ナカノムラアヤスケ『転生ババァは見過ごせない! 2:元悪徳女帝の二周目ライフ』

 帝国の負の遺産に直面する羽目になるババァ。
 盗賊団を壊滅させて、ため込んだ財産ごとハンターギルドに引き渡したラウラリス。ちょろまかした野盗のお宝に混じっていた呪具から、帝国の亡霊「亡国を憂える者」なる帝国復活を目論む連中と事を構えることになる。
 一方、別の勢力らしき腕利きの男が、同じく呪具を探していて、協力を依頼してくる。互いに警戒しあいながら、「亡国」の幹部の一人エカロを追うことになる。

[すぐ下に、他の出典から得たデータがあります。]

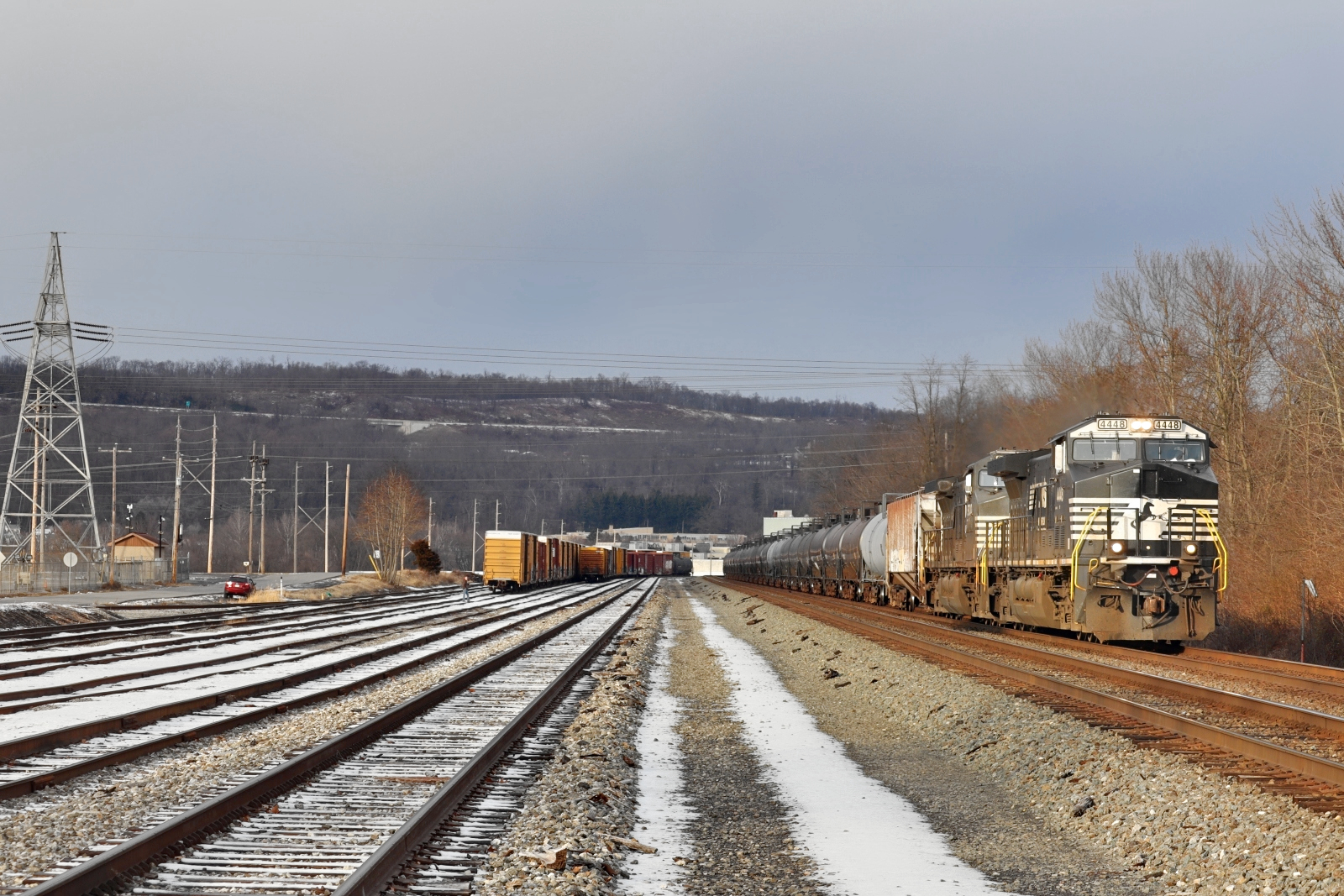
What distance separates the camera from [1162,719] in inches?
418

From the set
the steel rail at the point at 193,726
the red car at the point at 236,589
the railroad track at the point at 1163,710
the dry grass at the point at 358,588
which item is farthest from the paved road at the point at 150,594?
the railroad track at the point at 1163,710

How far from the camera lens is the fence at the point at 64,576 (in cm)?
4519

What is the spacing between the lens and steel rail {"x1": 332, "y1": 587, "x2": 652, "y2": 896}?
225 inches

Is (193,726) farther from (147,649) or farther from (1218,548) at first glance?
(1218,548)

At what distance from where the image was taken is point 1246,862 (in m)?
6.63

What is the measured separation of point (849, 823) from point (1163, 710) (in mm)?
5391

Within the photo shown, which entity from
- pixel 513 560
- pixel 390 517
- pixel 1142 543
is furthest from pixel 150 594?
pixel 1142 543

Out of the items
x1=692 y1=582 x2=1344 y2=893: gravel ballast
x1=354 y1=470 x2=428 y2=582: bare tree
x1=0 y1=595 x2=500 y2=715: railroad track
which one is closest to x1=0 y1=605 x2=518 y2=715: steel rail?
x1=0 y1=595 x2=500 y2=715: railroad track

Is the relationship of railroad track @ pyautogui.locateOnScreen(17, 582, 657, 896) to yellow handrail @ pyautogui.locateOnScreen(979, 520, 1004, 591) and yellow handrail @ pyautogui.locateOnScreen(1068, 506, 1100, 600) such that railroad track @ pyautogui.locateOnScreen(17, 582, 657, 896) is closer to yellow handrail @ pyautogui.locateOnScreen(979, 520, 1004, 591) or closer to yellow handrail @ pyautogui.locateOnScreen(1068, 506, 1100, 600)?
yellow handrail @ pyautogui.locateOnScreen(1068, 506, 1100, 600)

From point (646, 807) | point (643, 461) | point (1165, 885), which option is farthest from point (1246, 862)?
point (643, 461)

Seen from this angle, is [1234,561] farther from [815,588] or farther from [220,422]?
[220,422]

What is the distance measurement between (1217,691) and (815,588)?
150ft

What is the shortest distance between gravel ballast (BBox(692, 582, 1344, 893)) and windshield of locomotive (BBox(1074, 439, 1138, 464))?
22.4 ft

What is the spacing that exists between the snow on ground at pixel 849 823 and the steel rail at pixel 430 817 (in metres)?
2.35
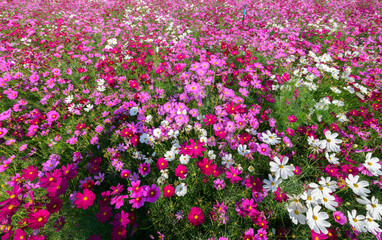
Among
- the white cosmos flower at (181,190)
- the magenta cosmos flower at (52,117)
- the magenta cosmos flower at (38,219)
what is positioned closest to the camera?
the magenta cosmos flower at (38,219)

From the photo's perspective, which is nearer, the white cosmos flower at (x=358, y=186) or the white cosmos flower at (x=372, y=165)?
the white cosmos flower at (x=358, y=186)

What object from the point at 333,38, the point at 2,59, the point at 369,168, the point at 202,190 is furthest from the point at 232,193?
the point at 333,38

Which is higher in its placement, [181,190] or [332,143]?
[332,143]

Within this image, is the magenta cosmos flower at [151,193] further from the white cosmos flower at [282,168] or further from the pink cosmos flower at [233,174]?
the white cosmos flower at [282,168]

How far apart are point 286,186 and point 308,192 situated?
1.53 feet

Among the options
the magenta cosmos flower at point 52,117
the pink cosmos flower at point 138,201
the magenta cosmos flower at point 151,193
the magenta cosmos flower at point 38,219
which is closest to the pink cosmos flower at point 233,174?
the magenta cosmos flower at point 151,193

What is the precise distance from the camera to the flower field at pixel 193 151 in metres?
1.51

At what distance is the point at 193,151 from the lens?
5.50 feet

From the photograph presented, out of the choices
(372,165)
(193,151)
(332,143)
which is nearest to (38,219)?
(193,151)

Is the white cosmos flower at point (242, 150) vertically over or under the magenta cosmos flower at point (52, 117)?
over

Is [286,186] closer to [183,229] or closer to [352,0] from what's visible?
[183,229]

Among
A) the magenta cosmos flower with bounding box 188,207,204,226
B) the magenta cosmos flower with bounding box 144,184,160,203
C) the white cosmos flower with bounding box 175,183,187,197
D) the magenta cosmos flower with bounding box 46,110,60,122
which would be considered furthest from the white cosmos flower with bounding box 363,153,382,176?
the magenta cosmos flower with bounding box 46,110,60,122

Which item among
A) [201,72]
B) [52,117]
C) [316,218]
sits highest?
[201,72]

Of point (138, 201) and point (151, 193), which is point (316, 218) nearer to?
point (151, 193)
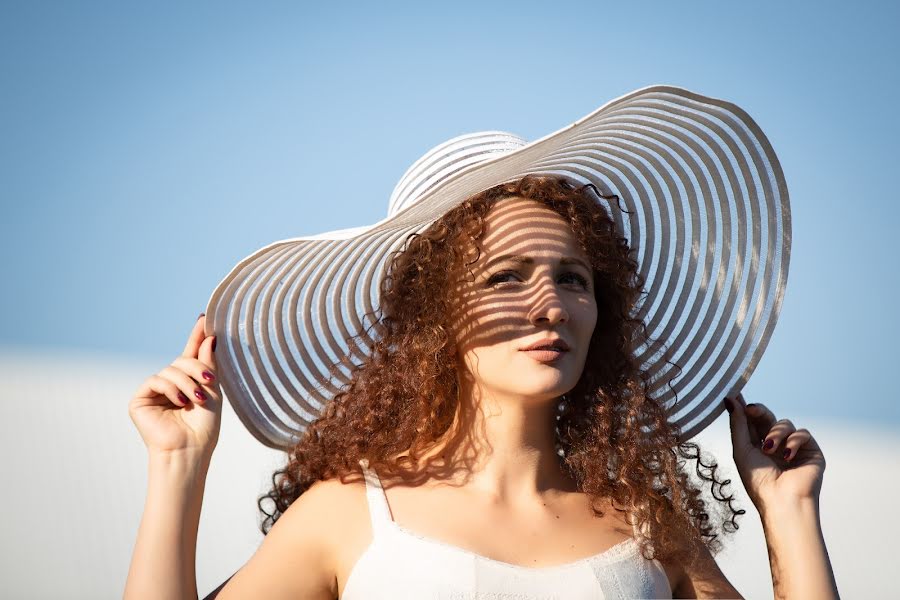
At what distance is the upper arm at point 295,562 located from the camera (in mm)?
2152

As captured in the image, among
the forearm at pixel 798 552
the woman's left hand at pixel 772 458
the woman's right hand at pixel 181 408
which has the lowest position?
the forearm at pixel 798 552

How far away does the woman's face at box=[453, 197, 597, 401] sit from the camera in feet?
7.52

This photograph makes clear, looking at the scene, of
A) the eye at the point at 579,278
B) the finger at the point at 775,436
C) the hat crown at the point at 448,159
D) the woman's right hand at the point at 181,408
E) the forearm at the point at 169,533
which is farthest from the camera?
the finger at the point at 775,436

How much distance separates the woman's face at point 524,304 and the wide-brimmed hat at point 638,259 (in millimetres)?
152

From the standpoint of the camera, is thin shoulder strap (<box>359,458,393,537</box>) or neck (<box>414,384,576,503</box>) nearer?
thin shoulder strap (<box>359,458,393,537</box>)

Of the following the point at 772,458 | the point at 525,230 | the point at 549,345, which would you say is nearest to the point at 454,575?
the point at 549,345

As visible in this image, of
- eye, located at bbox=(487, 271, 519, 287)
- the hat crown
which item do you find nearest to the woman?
eye, located at bbox=(487, 271, 519, 287)

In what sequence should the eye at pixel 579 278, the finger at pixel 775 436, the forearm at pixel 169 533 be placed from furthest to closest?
the finger at pixel 775 436
the eye at pixel 579 278
the forearm at pixel 169 533

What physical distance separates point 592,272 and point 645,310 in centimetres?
27

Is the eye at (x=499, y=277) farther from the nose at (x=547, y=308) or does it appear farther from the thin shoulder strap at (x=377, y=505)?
the thin shoulder strap at (x=377, y=505)

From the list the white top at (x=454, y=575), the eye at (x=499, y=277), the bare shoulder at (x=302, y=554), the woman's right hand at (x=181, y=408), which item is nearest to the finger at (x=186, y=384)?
the woman's right hand at (x=181, y=408)

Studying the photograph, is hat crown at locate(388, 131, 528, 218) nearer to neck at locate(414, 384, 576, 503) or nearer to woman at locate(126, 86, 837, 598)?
woman at locate(126, 86, 837, 598)

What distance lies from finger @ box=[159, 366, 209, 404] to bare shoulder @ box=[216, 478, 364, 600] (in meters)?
0.34

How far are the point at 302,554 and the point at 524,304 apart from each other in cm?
76
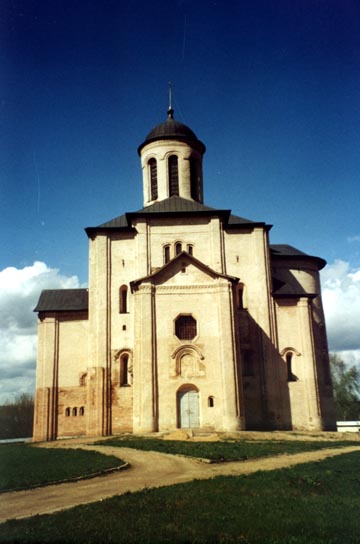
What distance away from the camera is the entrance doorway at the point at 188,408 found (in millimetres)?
27203

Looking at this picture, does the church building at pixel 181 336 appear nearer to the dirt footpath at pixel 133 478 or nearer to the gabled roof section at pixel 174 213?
the gabled roof section at pixel 174 213

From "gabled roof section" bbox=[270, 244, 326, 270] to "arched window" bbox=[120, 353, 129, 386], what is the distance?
13651mm

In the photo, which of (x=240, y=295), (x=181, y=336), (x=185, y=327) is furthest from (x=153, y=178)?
(x=181, y=336)

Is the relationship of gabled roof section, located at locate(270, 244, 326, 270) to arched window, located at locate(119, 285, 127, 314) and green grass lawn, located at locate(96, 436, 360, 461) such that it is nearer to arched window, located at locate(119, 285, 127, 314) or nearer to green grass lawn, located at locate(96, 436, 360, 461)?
arched window, located at locate(119, 285, 127, 314)

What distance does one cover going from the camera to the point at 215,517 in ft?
29.3

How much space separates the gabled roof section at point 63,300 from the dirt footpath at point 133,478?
15777 millimetres

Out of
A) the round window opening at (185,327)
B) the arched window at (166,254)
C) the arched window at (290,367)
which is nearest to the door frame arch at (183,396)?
the round window opening at (185,327)

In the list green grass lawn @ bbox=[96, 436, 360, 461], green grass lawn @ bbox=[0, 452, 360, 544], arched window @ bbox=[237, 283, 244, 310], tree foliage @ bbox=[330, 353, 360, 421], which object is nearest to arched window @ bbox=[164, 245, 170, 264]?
arched window @ bbox=[237, 283, 244, 310]

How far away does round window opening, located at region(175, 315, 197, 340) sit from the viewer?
2870 centimetres

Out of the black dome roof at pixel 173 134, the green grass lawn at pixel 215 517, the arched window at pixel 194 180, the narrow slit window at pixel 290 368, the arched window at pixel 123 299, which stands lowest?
the green grass lawn at pixel 215 517

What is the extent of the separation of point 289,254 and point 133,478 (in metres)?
26.5

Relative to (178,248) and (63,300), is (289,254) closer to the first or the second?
(178,248)

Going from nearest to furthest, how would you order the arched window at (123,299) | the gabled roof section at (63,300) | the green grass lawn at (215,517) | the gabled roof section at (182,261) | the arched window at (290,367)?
the green grass lawn at (215,517) → the gabled roof section at (182,261) → the arched window at (290,367) → the arched window at (123,299) → the gabled roof section at (63,300)

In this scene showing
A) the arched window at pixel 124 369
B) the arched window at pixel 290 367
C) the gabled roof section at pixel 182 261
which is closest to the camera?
the gabled roof section at pixel 182 261
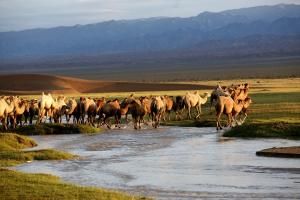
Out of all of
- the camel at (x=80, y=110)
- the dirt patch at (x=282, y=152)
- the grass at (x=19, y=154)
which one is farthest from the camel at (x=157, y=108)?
the dirt patch at (x=282, y=152)

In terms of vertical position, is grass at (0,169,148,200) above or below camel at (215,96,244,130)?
below

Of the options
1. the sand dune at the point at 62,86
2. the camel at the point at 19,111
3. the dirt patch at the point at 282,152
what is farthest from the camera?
the sand dune at the point at 62,86

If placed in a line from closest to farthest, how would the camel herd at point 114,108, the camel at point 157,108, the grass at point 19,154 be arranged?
1. the grass at point 19,154
2. the camel herd at point 114,108
3. the camel at point 157,108

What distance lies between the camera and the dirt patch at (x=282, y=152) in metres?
22.1

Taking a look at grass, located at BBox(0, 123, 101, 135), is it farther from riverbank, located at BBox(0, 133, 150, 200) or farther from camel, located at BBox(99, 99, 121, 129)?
riverbank, located at BBox(0, 133, 150, 200)

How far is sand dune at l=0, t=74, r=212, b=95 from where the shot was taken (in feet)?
201

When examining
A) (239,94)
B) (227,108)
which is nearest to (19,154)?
(227,108)

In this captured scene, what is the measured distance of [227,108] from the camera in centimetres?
3161

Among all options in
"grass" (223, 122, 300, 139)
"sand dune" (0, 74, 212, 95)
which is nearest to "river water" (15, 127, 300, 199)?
"grass" (223, 122, 300, 139)

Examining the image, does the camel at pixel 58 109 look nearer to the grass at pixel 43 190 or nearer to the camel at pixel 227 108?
the camel at pixel 227 108

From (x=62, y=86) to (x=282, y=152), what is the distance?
137ft

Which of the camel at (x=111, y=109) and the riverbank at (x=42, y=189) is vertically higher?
the camel at (x=111, y=109)

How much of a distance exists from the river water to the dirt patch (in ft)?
1.28

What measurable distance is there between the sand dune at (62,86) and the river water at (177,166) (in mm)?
30746
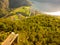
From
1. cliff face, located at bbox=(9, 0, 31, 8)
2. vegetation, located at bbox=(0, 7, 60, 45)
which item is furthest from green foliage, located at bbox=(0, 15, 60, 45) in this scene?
cliff face, located at bbox=(9, 0, 31, 8)

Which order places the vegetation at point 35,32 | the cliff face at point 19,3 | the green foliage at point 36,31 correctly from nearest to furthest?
1. the vegetation at point 35,32
2. the green foliage at point 36,31
3. the cliff face at point 19,3

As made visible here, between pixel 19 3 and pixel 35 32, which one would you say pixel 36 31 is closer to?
pixel 35 32

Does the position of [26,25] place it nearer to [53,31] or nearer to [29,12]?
[53,31]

 潜伏先の町に移動。そこでは次々に女性がさらわれていた。当りをつけた商会に、貴族令嬢っぽい姿で潜入するが、単純にコスプレショップであった。そこで、怪しい動きをしている誘拐被害者の存在を知り、その大商会が協力していることを確認。彼らの伝手を使って、アジトへの侵入を試みる。敵地に武装解除された状態で潜入というリスクを高い手を平然と使ってくるラウラリスさん。まったく危なげはなかったけど…
 エカロの降霊術でラウラリスを呼び出そうという試み、すでに本人が復活している時点で失敗が約束されているんだよな。
 本拠に突入し、降霊術の犠牲になりそうな女性も保護、エカロも倒され、一件落着と思いきや、最後の最後で呪具を使って降霊を実行するエカロ。そして、引き当てた霊は、ラウラリスの父親、彼女に簒奪された愚王だった。怨念を晴らそうとする悪霊ともう一度ぶっ殺せると大喜びの女帝の闘い。呪詛をあっさりと振り払い、膾切り。300年地獄に閉じ込められた悪霊をあっさりと成敗。


 悪徳女帝を倒した後、そのカラクリ、帝国に悪名を集める一方で、対抗勢力の育成、帝国に店じまい、に気付いた「勇者」は、その意志を継いで、裏で腐敗を糺す特務機関「獣殺しの刃」を復活。「全身連帯駆動」の使い手をその核として育成した、と。
 女帝を継ぐ者たち。そして、女帝の敵の残滓が明らかになる。
 しかしまあ、現実世界では、超法規的権限を与えられた特務機関とか、暴走する要素しかないよなあ。CIAしかり、KGBしかり。だいたい、体制護持で暴走するんだよな。


 あとは、ラウラリスの黒歴史、「美少女怪盗」w
 徹底的に再現されたコスチュームをみて、白目を剥くラウラリスさん。しかし、機能性は現物に迫るほどだったので、潜入に使うとか。


 番外編は「暴れん坊皇帝」。お忍びで、市井に紛れ込んで無道な貴族を叩き潰す。水戸黄門暴れん坊将軍と遠山の金さんが混ざっているような塩梅だな。裁きのシーンは遠山の金さん的な。